After 16 days of government shutdown, the federal government officially reopened its doors Thursday morning and summoned back the hundreds of thousands of workers who had been furloughed.

"Welcome back," President Obama told workers when he addressed the nation Thursday. "What you do is important and don't let anybody else tell you differently."

The change will be most notable in Washington, D.C., where the federal government has its largest presence. Vacations for out-of-towners will get back on track as the Capitol Visitor Center, United States Holocaust Memorial Museum and Smithsonian institutions are reopen to the public, and there is no longer limited access to the memorials on the National Mall. The National Zoo will not reopen until Friday, but the popular panda cam comes back online Thursday.

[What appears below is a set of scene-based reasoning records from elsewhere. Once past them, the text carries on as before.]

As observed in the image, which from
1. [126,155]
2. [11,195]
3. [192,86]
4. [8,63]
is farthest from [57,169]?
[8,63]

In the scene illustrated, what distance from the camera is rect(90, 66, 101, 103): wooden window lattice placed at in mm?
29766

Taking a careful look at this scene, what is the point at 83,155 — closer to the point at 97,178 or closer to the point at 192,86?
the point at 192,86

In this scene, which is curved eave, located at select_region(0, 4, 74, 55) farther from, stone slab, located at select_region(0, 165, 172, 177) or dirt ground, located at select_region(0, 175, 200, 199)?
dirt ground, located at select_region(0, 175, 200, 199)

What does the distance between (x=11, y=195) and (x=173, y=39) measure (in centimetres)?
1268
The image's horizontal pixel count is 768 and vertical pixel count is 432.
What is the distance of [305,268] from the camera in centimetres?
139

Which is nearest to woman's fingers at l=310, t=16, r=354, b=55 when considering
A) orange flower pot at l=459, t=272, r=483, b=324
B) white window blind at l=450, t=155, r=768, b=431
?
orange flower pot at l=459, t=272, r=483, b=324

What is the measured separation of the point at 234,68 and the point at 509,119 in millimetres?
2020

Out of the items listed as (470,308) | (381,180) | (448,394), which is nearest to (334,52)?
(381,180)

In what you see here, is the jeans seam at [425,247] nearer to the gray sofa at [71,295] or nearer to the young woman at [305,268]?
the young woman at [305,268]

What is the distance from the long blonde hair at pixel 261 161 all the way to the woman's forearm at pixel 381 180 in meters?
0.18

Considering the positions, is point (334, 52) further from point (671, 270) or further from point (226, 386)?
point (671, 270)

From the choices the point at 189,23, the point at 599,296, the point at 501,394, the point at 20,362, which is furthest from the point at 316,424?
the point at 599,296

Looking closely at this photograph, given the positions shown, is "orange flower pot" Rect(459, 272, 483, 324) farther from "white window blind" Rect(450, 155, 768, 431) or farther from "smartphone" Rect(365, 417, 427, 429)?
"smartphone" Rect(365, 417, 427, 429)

Across the country, national parks that had been shuttered will start allowing visitors. The Obama administration allowed some states to use their own money to reopen the parks, which are vital for the economies of the towns that surround them.

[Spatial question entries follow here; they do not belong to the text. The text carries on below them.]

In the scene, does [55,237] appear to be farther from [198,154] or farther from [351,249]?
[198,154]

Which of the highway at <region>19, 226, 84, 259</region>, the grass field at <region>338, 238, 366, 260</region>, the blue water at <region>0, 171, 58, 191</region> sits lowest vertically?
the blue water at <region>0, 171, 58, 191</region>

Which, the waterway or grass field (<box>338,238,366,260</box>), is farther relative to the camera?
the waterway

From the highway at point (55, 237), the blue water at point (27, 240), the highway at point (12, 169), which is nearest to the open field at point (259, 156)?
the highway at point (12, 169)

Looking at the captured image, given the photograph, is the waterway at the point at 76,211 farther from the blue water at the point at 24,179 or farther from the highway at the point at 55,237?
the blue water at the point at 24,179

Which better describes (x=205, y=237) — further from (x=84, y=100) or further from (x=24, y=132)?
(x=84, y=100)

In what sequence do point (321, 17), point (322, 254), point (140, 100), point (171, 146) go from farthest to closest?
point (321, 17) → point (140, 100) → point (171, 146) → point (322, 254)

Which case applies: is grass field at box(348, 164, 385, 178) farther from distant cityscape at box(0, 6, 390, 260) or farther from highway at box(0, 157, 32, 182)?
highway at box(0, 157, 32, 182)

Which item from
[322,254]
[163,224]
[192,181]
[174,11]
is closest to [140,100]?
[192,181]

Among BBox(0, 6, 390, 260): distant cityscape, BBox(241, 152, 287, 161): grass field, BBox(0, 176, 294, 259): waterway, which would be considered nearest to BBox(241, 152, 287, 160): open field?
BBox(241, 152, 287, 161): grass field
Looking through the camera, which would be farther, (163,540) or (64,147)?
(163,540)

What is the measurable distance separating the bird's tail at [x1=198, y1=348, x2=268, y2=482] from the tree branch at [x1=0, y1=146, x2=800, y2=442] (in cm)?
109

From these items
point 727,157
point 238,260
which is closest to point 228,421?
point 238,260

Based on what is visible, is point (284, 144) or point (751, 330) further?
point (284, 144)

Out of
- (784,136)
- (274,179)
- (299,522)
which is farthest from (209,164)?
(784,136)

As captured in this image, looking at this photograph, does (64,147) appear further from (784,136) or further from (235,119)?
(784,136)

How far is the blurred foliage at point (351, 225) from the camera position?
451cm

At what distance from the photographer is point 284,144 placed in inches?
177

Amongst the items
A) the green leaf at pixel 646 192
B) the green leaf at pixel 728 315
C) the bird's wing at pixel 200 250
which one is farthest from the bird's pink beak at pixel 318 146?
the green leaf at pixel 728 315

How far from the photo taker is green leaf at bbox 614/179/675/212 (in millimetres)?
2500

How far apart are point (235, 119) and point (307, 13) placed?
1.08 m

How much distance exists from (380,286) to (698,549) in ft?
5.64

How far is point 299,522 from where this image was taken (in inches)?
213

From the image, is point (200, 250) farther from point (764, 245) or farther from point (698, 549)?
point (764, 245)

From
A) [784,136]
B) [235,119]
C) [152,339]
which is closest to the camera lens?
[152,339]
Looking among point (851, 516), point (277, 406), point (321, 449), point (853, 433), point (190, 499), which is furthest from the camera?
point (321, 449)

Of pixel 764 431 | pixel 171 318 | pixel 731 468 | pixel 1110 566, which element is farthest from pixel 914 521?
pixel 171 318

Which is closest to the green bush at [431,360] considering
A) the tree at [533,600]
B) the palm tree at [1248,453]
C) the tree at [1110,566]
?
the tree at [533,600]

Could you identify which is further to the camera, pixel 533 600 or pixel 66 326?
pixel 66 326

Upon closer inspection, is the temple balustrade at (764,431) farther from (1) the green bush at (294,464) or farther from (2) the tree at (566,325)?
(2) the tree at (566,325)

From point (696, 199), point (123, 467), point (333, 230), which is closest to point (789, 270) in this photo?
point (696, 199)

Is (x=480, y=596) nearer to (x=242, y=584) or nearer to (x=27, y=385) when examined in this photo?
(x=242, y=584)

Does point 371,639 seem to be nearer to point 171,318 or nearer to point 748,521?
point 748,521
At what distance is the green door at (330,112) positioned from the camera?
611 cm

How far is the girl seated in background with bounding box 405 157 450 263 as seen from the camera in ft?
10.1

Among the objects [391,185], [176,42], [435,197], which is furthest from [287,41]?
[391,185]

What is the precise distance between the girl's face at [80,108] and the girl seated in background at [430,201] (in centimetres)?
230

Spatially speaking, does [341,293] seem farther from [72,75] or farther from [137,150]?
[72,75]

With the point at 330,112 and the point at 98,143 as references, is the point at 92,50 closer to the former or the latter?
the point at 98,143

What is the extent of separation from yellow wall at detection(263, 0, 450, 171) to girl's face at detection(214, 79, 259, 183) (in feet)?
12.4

Members of the administration - fresh off an undisputed victory in the negotiations - welcomed back returning employees. White House Chief of Staff Denis McDonough manned the northwest gate of the Eisenhower Executive Office Building and Vice President Biden headed to the Environmental Protection Agency with some muffins in hand to say hello to the returning 168,000 people he said were furloughed.


But there's an air of pessimism even though the crisis has ended for the moment. Asked if there was any guarantee this wouldn't happen again in just a few months, Biden said, "there's no guarantee of anything."

That was certainly the attitude among federal employees who spoke to CBS News Thursday as they returned to work. "Nothing's solved. They just put it off," said federal worker Alice Welch. "We'll start all over again in January. So now we'll just save up our paychecks to be without money for stuff. Had to put off bills. Mortgages had to be delayed. I think it's ridiculous. As far as I'm concerned Congress should not get paid." Kim Cash from Woodbridge, Va., said she didn't think the conflict was over either. "It's just delayed till January. So for now I'm glad to be back at work doing what we're supposed to be doing, and hopefully we won't go through this again."

Cheryl Delamater from New Carrollton, Md., said members of Congress "need to give up their perks. They need to know what it's like to suffer without a paycheck...[to] not be able to sleep at night wondering how you're going to pay your mortgage."

"The American people I hope will come out on Election Day and tell them what they think," she said.

As EPA employees walked in, they were handed a one-page memo from EPA administrator Gina McCarthy welcoming them back and promising to ensure a smooth transition. Other notes included a directive that all government travel is cancelled until Oct. 20 and instructions to remove any "out of office" messages.

Roughly 800,000 workers were sent home on Oct. 1, but several hundred thousand were recalled midway through the shutdown, particularly Defense Department employees.

"This manufactured crisis was an unwelcome and unnecessary distraction from our critical work of keeping the country safe," said Defense Secretary Chuck Hagel in a memo to all Defense Department personnel Thursday. "I know that each of your lives has been disrupted and affected in different ways. I regret the impact that this shutdown had on so many of our civilian personnel, particularly those who I was previously unable to recall from emergency furlough."

There was one bright spot for employees returning to work: part of the legislation passed by Congress Wednesday night to end the shutdown will be paid retroactively.